The luxury of this place. But it still feels dirty coming from Kandee. In KT’s emails sent in May she said that she was worried about delivering some kind of package, part of ‘Project H’, whatever that meant. And then someone with an email address made up of only numbers and consonants advised her to take out life insurance shortly afterwards. Whatever James Kandee and his foundation are involved with, it’s not purely charitable. There are sinister forces at play.
I have a mid-morning bath and pick out my ‘grey man’ outfit for the day. ‘Grey man’ in Midtown Manhattan is different from ‘grey man’ where I’m headed, so I’ve adapted accordingly.
The phones stay in their Faraday bag. I didn’t have a signal-jamming bag in London because I wanted my phone to establish a regular uninterrupted pattern in case the records were ever analysed. I didn’t want that drop in signal.
I walk over to Fifth, over to Madison, over to Park, and down to Grand Central Station. Its creamy stone glows warm in the autumnal sunshine. I order a Starbucks to go, and buy my Metro North ticket, standard class, to Stamford, Connecticut. I’m not going to Stamford, I’m not even going as far as Rye, but that’s exactly the point. On a train you can get off before your destination; you can’t do that on a plane or a ship. It’s more private.
I locate the correct train and choose a relatively empty carriage. The journey will take around forty-five minutes. By the time I’ve found his house, scanned the neighbourhood and made my preparations, the window of opportunity remaining will be sufficient. I have some wriggle-room.
Through Harlem and further north.
The view from the train changes from brick to dilapidated industrial to green weeds to trees and major arterial roads.
I enjoy the motion of trains. I like the rattle of them, the pace of them. Air travel is unnatural in my opinion. It is discombobulating and uncomfortable, even on a private Gulfstream G650.
The view passes me by and my mind wanders.
DeLuca’s predecessor picked me up in her Volvo SUV at a quiet North London petrol station. She parked, filled up with petrol. I walked over from the shop and I stepped into the back seat as per our plan.

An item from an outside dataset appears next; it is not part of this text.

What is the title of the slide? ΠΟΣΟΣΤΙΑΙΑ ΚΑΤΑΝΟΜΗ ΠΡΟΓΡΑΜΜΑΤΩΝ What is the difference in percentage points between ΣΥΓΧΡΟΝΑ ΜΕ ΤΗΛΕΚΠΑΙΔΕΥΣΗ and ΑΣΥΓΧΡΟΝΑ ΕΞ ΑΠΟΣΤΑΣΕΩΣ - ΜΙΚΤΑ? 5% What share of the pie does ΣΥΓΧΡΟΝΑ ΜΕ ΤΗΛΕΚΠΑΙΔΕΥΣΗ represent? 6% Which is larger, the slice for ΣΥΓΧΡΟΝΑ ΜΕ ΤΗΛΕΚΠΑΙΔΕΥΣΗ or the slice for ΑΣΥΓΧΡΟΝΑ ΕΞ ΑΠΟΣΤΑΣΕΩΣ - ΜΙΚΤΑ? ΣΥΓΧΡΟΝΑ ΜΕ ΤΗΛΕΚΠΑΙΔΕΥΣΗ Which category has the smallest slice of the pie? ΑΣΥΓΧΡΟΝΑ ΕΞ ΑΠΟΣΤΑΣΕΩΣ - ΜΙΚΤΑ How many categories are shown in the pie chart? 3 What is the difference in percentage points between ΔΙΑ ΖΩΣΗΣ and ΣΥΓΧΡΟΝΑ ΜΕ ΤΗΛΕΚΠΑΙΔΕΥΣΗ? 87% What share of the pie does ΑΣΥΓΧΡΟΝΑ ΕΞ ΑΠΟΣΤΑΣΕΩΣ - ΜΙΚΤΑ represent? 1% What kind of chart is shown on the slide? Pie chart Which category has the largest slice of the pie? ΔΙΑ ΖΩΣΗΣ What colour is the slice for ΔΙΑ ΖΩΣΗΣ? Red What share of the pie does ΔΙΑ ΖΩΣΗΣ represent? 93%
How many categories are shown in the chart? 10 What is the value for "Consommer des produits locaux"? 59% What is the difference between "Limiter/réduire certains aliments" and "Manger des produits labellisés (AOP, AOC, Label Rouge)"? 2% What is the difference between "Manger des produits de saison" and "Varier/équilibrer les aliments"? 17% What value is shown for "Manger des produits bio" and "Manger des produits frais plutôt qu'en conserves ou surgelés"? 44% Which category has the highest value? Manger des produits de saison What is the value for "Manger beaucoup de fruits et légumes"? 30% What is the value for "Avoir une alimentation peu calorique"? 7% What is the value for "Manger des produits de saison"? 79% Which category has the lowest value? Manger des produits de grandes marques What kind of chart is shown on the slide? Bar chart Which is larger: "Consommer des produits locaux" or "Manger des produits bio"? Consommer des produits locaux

Nobody noticed anything out of place. Why would they?
Private air travel, if you stay within your domestic airspace, is a piece of cake. If you travel domestically by air it’s not that much more complex than driving or taking a bus. You drive right on to the runway, you load up your bags, you fly away. The pilots need to do their job and communicate professionally to air traffic control, of course, but there are no real security or customs controls.
When flying internationally it’s a whole different story. Even celebrities and billionaires get checked when they fly across a sovereign border. But there’s the rules and then there’s the reality.
James Kandee had been flying internationally for years on his customised Gulfstream jet. He’d fly from Biggin Hill, the location of his private hangar, to Teterboro, New York, roughly once every two or three weeks. He used Teterboro as his entry point into North America, even if his eventual destination was LA or Austin. And that’s partly because it’s so convenient, just a short drive from the apartment he’s having built on the sixtieth floor of a skinny new tower on West 57th Street, or, as Violet Roseberry calls it, Billionaire’s Row. Sometimes he’d fly on to the Caribbean from there, or to Buenos Aires for the weekend. He might take a girl from Harvard or a girl from Rutgers or he might take KT. And James Kandee, like most of his ilk, values convenience and speed. He does not want to answer questions from a customs official and he sure as hell doesn’t want any of his bags opened. That one per cent of the one per cent demand frictionless travel, as far as that is possible. Sometimes, when he has to fly direct from London to Las Vegas or Chicago, airports that aren’t so familiar with him, he’ll meet more friction. But not at Teterboro.